Goal = Find the line containing "When compared vertically, is" in the material below; copy that line and all following lines exactly.

== == ==

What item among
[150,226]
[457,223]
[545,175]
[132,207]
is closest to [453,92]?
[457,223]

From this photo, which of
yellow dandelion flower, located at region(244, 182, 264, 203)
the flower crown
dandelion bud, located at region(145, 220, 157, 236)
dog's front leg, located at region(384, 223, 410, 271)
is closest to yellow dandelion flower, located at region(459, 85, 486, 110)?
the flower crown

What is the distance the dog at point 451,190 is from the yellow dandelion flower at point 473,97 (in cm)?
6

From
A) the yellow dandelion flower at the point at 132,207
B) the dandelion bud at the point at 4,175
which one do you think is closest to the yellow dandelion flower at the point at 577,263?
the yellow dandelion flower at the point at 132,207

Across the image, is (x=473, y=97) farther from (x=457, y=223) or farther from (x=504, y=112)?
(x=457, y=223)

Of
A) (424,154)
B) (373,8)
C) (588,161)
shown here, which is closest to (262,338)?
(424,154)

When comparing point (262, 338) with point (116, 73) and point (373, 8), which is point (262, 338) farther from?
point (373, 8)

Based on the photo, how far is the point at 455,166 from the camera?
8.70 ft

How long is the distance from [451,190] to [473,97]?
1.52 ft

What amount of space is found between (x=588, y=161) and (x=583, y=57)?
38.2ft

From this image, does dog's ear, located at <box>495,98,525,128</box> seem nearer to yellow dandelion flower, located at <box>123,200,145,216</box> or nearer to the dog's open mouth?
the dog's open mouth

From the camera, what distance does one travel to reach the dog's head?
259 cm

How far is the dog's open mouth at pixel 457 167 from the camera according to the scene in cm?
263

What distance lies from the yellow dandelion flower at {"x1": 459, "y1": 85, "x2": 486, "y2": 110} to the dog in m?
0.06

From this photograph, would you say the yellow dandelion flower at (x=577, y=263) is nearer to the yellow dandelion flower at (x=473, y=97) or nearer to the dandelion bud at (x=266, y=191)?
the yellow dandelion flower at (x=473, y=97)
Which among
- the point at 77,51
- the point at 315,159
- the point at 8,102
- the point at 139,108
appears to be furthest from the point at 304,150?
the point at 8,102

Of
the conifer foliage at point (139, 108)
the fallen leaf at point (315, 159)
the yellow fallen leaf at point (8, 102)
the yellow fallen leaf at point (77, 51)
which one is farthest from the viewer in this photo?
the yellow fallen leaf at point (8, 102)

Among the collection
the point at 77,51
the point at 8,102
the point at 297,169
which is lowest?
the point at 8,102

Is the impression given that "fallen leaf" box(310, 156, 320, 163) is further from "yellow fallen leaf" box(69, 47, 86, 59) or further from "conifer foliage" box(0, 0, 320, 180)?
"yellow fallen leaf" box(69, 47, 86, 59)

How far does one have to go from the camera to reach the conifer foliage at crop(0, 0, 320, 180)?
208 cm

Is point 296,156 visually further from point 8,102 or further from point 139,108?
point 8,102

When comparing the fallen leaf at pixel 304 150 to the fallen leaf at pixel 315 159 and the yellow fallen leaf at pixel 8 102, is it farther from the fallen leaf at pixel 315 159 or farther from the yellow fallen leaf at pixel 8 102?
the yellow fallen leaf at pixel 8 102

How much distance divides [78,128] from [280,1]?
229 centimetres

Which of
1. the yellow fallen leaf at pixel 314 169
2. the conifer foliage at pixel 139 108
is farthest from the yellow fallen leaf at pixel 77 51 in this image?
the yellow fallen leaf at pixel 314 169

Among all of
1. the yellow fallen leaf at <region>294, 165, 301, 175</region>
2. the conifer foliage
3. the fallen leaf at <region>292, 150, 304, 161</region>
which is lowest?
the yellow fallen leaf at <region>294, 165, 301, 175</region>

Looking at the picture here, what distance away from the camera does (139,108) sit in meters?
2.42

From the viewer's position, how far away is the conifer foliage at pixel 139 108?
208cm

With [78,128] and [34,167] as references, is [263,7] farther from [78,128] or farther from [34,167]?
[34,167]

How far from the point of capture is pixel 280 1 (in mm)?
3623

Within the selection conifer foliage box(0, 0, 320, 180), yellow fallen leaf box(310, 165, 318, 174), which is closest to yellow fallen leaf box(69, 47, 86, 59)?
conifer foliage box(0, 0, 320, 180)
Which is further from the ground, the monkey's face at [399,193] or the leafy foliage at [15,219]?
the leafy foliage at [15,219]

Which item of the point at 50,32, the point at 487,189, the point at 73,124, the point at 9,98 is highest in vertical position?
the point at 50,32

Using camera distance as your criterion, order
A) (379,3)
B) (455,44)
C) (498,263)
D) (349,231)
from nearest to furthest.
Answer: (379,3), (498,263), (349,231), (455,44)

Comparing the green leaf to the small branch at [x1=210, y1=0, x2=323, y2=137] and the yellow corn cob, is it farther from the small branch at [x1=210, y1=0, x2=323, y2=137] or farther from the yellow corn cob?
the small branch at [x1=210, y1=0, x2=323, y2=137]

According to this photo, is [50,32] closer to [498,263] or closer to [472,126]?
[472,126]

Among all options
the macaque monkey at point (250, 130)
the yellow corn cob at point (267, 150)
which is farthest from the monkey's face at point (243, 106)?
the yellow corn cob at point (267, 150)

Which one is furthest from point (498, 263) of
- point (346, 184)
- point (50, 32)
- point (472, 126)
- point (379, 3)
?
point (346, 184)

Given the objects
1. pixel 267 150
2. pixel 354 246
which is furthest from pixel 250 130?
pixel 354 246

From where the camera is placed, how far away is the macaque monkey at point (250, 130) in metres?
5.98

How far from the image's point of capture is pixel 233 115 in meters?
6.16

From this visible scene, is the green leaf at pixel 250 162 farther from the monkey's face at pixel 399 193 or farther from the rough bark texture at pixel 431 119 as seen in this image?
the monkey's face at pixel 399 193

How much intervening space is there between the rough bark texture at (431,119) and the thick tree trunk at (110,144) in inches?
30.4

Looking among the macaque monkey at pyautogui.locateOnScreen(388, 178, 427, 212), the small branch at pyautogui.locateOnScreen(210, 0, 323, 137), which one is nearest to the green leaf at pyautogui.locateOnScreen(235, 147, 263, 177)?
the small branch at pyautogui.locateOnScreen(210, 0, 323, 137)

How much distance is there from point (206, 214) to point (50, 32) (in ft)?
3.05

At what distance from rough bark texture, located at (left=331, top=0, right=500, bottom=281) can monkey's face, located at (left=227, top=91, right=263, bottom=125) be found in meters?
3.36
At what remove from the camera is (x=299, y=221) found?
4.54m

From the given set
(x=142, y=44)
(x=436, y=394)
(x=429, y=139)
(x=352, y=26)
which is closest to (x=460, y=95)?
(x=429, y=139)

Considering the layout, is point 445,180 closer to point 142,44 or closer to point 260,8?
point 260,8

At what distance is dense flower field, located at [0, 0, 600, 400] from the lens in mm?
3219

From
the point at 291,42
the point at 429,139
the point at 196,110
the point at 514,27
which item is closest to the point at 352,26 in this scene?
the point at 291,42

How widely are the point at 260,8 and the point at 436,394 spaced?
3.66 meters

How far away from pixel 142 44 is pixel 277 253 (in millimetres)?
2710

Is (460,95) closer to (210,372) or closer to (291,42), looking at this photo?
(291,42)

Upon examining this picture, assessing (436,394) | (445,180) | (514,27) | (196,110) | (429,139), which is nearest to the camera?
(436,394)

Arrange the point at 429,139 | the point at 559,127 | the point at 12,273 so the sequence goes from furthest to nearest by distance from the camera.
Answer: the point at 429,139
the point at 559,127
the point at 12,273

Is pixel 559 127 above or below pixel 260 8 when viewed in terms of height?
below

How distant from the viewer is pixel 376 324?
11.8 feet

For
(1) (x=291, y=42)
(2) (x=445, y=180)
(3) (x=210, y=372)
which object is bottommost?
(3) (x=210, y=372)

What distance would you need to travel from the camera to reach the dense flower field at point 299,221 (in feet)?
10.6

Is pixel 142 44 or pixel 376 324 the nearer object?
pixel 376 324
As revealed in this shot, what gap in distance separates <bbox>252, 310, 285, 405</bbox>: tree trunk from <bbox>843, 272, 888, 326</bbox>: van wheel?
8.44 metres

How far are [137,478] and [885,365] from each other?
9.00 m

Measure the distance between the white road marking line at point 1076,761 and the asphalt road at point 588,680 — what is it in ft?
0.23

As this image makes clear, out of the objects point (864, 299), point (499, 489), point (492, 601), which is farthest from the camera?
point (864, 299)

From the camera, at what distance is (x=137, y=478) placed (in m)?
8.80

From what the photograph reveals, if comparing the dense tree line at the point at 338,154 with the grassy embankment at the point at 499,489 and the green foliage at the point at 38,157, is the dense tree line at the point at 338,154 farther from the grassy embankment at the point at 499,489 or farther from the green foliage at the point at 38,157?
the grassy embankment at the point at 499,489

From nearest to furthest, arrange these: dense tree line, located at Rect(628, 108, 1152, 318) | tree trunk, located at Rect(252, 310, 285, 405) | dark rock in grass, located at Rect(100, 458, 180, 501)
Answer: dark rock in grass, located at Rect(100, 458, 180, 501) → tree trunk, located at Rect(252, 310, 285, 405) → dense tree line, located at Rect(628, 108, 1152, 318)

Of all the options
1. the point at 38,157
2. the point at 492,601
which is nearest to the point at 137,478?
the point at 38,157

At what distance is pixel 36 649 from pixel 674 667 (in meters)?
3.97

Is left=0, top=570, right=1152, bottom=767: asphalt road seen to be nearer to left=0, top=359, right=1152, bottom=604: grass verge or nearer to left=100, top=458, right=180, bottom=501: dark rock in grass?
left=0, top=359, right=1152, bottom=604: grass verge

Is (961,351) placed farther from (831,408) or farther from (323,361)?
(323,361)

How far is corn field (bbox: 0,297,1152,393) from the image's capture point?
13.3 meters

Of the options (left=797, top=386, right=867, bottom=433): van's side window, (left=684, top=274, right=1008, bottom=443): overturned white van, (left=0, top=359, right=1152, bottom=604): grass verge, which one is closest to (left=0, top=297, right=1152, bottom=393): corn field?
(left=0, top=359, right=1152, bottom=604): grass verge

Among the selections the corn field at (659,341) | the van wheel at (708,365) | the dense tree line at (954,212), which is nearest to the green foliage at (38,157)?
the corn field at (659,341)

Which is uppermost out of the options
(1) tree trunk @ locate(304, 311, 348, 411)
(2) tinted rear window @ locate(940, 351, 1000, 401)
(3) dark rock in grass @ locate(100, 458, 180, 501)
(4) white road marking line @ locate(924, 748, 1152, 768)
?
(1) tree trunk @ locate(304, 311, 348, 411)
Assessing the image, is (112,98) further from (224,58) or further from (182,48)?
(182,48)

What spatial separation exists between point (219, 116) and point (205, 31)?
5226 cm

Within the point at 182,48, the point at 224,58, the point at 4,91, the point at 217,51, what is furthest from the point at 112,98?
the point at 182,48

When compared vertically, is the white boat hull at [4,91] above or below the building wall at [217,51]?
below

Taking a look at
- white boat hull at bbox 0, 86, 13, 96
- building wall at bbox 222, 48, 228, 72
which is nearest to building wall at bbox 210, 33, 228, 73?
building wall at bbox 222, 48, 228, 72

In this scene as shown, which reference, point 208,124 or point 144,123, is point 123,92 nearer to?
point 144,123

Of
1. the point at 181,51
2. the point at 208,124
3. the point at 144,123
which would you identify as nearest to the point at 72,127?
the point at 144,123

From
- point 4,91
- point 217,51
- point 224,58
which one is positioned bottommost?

== == ==

Reply to the task =
When compared vertically, is the white boat hull at [4,91] above or below the building wall at [217,51]?
below

Taking a look at
- white boat hull at bbox 0, 86, 13, 96
- building wall at bbox 222, 48, 228, 72
which is nearest to building wall at bbox 210, 33, 228, 73?
building wall at bbox 222, 48, 228, 72

In this scene as shown, which reference, point 208,124 or point 144,123, is point 123,92 nearer to?
point 144,123

Of
1. the point at 181,51
2. the point at 208,124
3. the point at 144,123
which would you identify as nearest to the point at 72,127?
the point at 144,123

From
- point 4,91
- point 217,51
- point 224,58
which one is positioned bottommost?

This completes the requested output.